The goal of this campaign is nothing less than the complete expulsion of Christians from Baghdad, according to leaders from the Assyrian, Chaldean, and Syriac communities, as reported by The Foreign Desk.
Similar purges have been conducted in rural Iraq, where either the Islamic State or Iran-backed Shiite militia units have wiped out some of the world’s oldest Christian communities.
The Foreign Desk recalls that ISIS originally said Christians could remain as subjects in its territory, provided they paid the jizya tax Islamic law requires of non-Muslims, or converted to Islam, but later ISIS abandoned those provisions and began cleansing Christians from the “caliphate.”
The purge of Christians has been shockingly effective, one of the most brutal and devastating ethnic cleansing campaigns in history, although not generally reported as such by Western media. Chaldean Patriarch Louis Raphael Sacco notes in the Foreign Desk piece that Christians have been eliminated from the captive city of Mosul for the first time in Iraq’s history.
Now the effort to ethnically cleanse Christians from Baghdad is under way, with Sacco describing militia gangsters rampaging through Baghdad, seizing property and forcing Christians to flee the city.
The former Anglican vicar of Baghdad, Canon Andrew White, who was forced out of his parish in November 2014, also spoke recently about a “terrible onslaught of Islamic jihadism” that killed or drove off most of his congregation, and warned of ethnic cleansing in Iraq and Syria. White has spent years trying to draw attention to the persecution of Christians, which includes forced conversion to Islam, and beheading for those who resist.
When CNN’s Wolf Blitzer recently asked the military spokesman for anti-ISIS operations, Col. Steve Warren, about the destruction of Christian communities in Iraq, including an allusion to Baghdad in particular, Warren replied, “Wolf, ISIL doesn’t care if you’re a Christian… We’ve seen no specific evidence of a specific targeting toward Christians.”
This is patently, painfully untrue, and in any event, it is not ISIS cleansing Christian communities from Baghdad: it is Shiite militias linked to Iran, which the Obama Administration just handed billions of dollars to finance its operations across the Middle East. Those militias are also America’s nominal allies against the Islamic State, and will be crucial to the upcoming battle for Mosul, even though militia leaders make little pretense of being happy to fight alongside the American troops they were murdering just a few years ago.

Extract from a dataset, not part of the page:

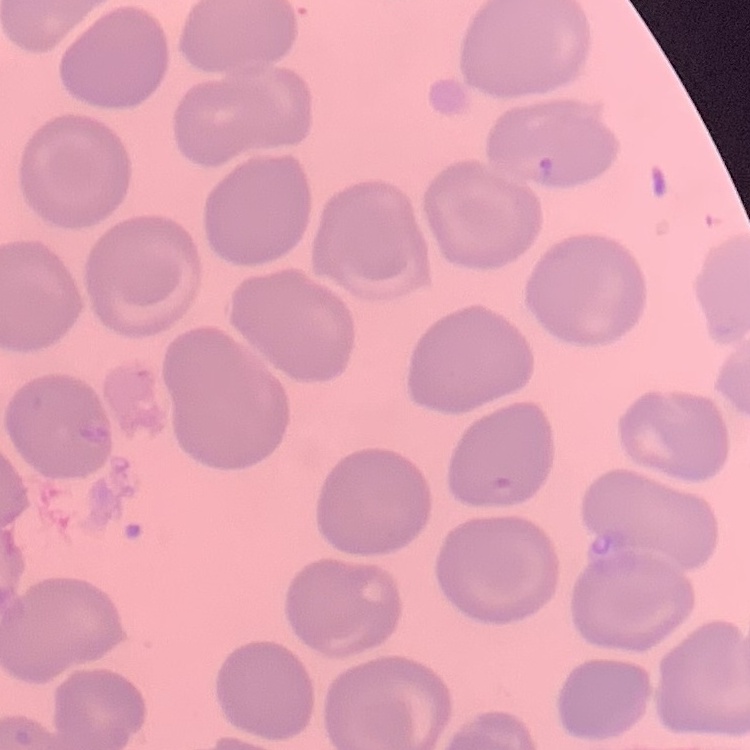 The erythrocytes show no rouleaux formation. Square crop of a larger photomicrograph. Stained with either Field's or Giemsa. Thin blood smear.Report the malaria status of this cell.
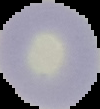

It is uninfected.

image type = segmented cell region with the area outside set to black
image size = 100×109 pixels
preparation = thin blood smearGive the position of every Plasmodium parasite.
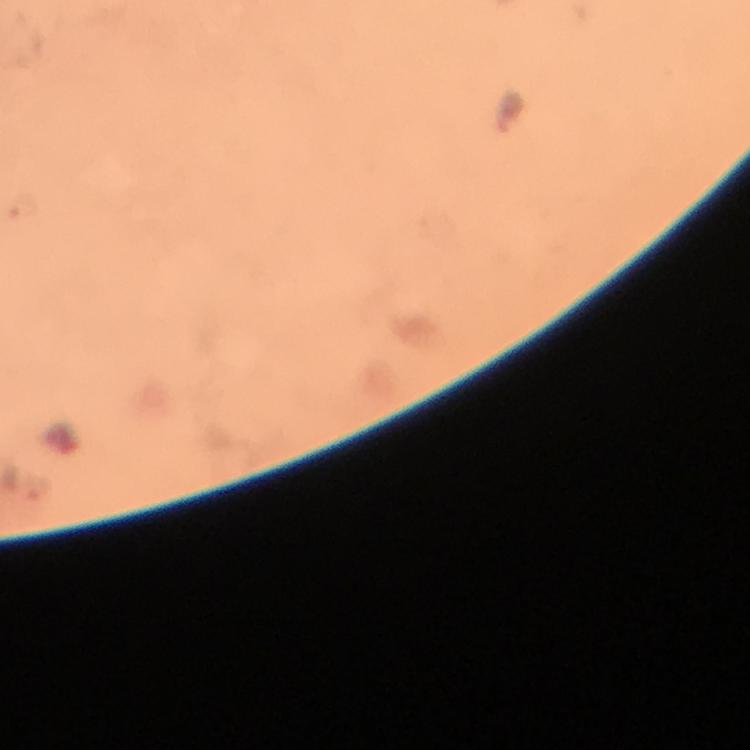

Obama foreign policy has left the United States with little choice but to make dirty deals across the Middle East, supporting many supposedly lesser evils to assemble a coalition capable of fighting the greater evil of ISIS on the ground. The Christians of Iraq, Syria, and Iran are collateral damage this Administration and its supporters would prefer not to discuss, not even when ethnic cleansing comes to the upscale suburbs of Baghdad.